Da liberdade de amar
Quando
a luz apagou, eles se disseram “boa noite”. Ela há pouco atravessara o quarto,
num discreto baby doll, em direção à cama de casal onde dormiria sozinha. Já se
aconchegava, pensando em como por tantos anos não pensara em casamento, mas
tinha a união como eterna, essa que agora não era outra coisa senão lembrança e
remorso, mas também certo alívio que então começava a aparecer com nome de
liberdade... De repente, o corpo masculino deitou-se ao seu lado, puxando o
lençol e dizendo “não sei o que estou fazendo, mas era isso o que eu queria
fazer”. Ela riu tristemente, sabia que aquilo não passava de uma cena de
incontrolável desejo, tão típico dos homens, mandou-o de volta ao seu quarto. Ele
começou a acaricia-la, sem beijos, apenas as mãos circulavam pela barriga
macia, os seios redondos, já um tanto pontiagudos, mas também tinha um ar
triste, um ar de quem vai chorar a qualquer momento. Isso ela não via, o quarto
permanecia escuro, ela apenas supunha pelas palavras ditas no início daquele
ato amoroso, e pela quietude da respiração e da suavidade das mãos. O que eles
não sabiam era que o que estava se passando ali, apesar de luxurioso, era,
acima de tudo, muito afetivo, por isso era bom, apesar de errado. Uma amizade
de tantos anos e de tão decisivos momentos, de tão intensas conversas
divertidas, consoladoras, “papos cabeça”, não se deixaria levar por uma loucura
tão puramente sexual, tinha, é claro, um amor recíproco, um amor que só é de
homem e mulher pelos corpos tão desnudos em um momento tão inesperado, simples
e íntimo. Não fosse isso, era como se sempre tivessem dormido juntos sem nunca
repararem um no outro. Ela pensava, sentia ainda a solidão da separação e ia
soltando os pensamentos como quem fala sozinha, ele ouvia, já sabia de toda
aquela ladainha, mas ouvia e parecia que quanto mais ouvia mais remorso sentia,
mas não da história dela, mas da dele próprio que estava construindo.
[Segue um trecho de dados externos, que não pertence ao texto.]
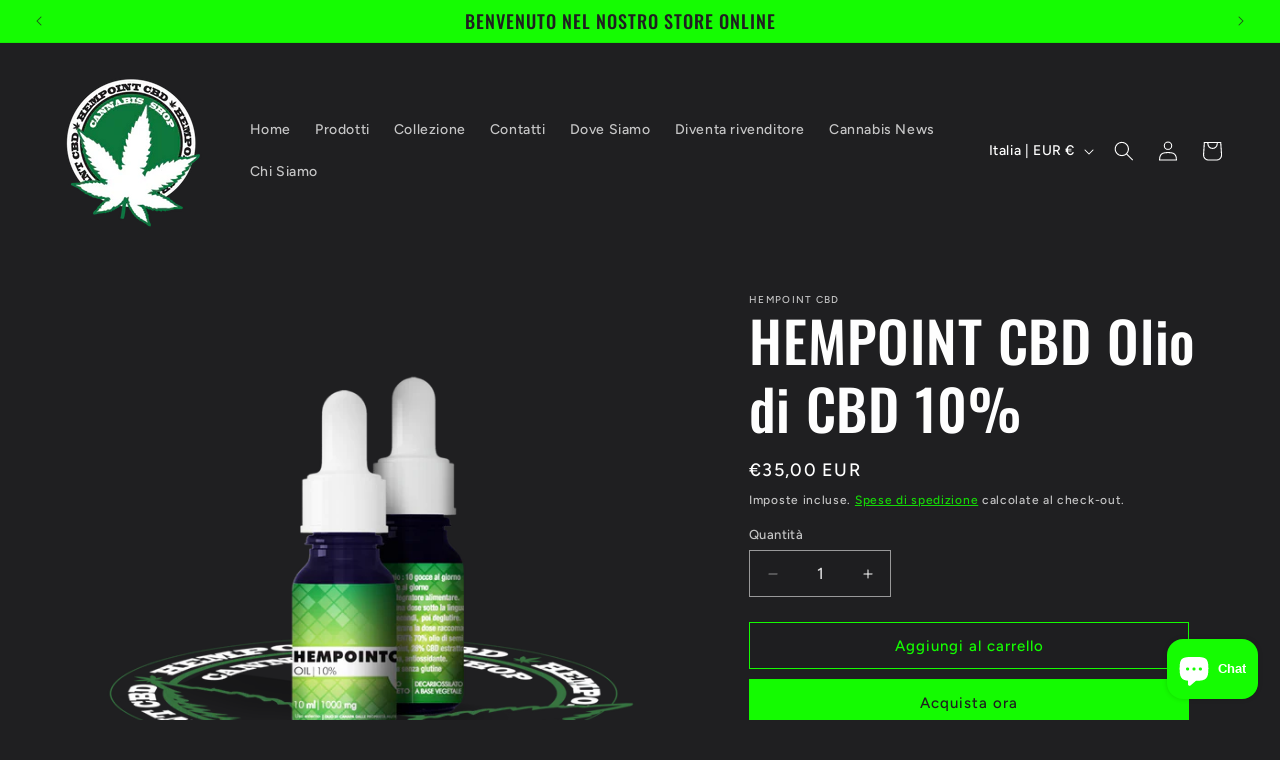

--- FILE ---
content_type: text/javascript
request_url: https://cdn.shopify.com/s/files/1/0104/1527/6096/t/1/assets/clever_adwords_global_tag.js?shop=hempoint-2.myshopify.com
body_size: -620
content:
$.getScript('https://www.googletagmanager.com/gtag/js?id=AW-800936449', function(){


  window.dataLayer = window.dataLayer || [];
  function gtag(){dataLayer.push(arguments);}
  gtag('js', new Date());

  gtag('config', 'AW-800936449');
A cabeça
dele permanecia no colo dela enquanto ela soltava os pensamentos olhando o
teto. Assim como nele só o que comunicava a luxúria eram as mãos, dela o corpo
parecia quieto, relaxado, mas correspondia ao chamado do desejo, O que se passa
para uma contradição tão grande de pensar e sentir? O corpo dela não
correspondia como se fosse o outro, o ainda amado, ela sabia o tempo todo que
não era ele, e os seus pensamentos naquele momento nem nele estavam, mas
concentravam-se apenas em si mesma, nos questionamentos da sua solidão e do seu
corpo.
“Tu
não sentes remorso por estarmos assim?” “Sinto. Tu é que não devias ter feito
isso.” “Sente, mas bem que deixa eu te acariciar, né? Hahaha”
“HAHAHAHAHA”.
Num
momento como esse, tão sexualmente terno, não há remorso por outros que seja
maior. Não era o desejo que era maior, era o carinho e a solidão dela, era o
carinho e a admiração dele. Era esse amor sem necessidade de compromisso, sem
passado e sem futuro, que queria apenas uma brecha para se impor ali para nunca
mais.
Só
depois de muito o desejo enfim tomou conta, com pressa, com raiva, com medo.
Coito interrompido. Sem peso, sem mágoa,
sem o tal remorso... apenas não era assim que devia acabar.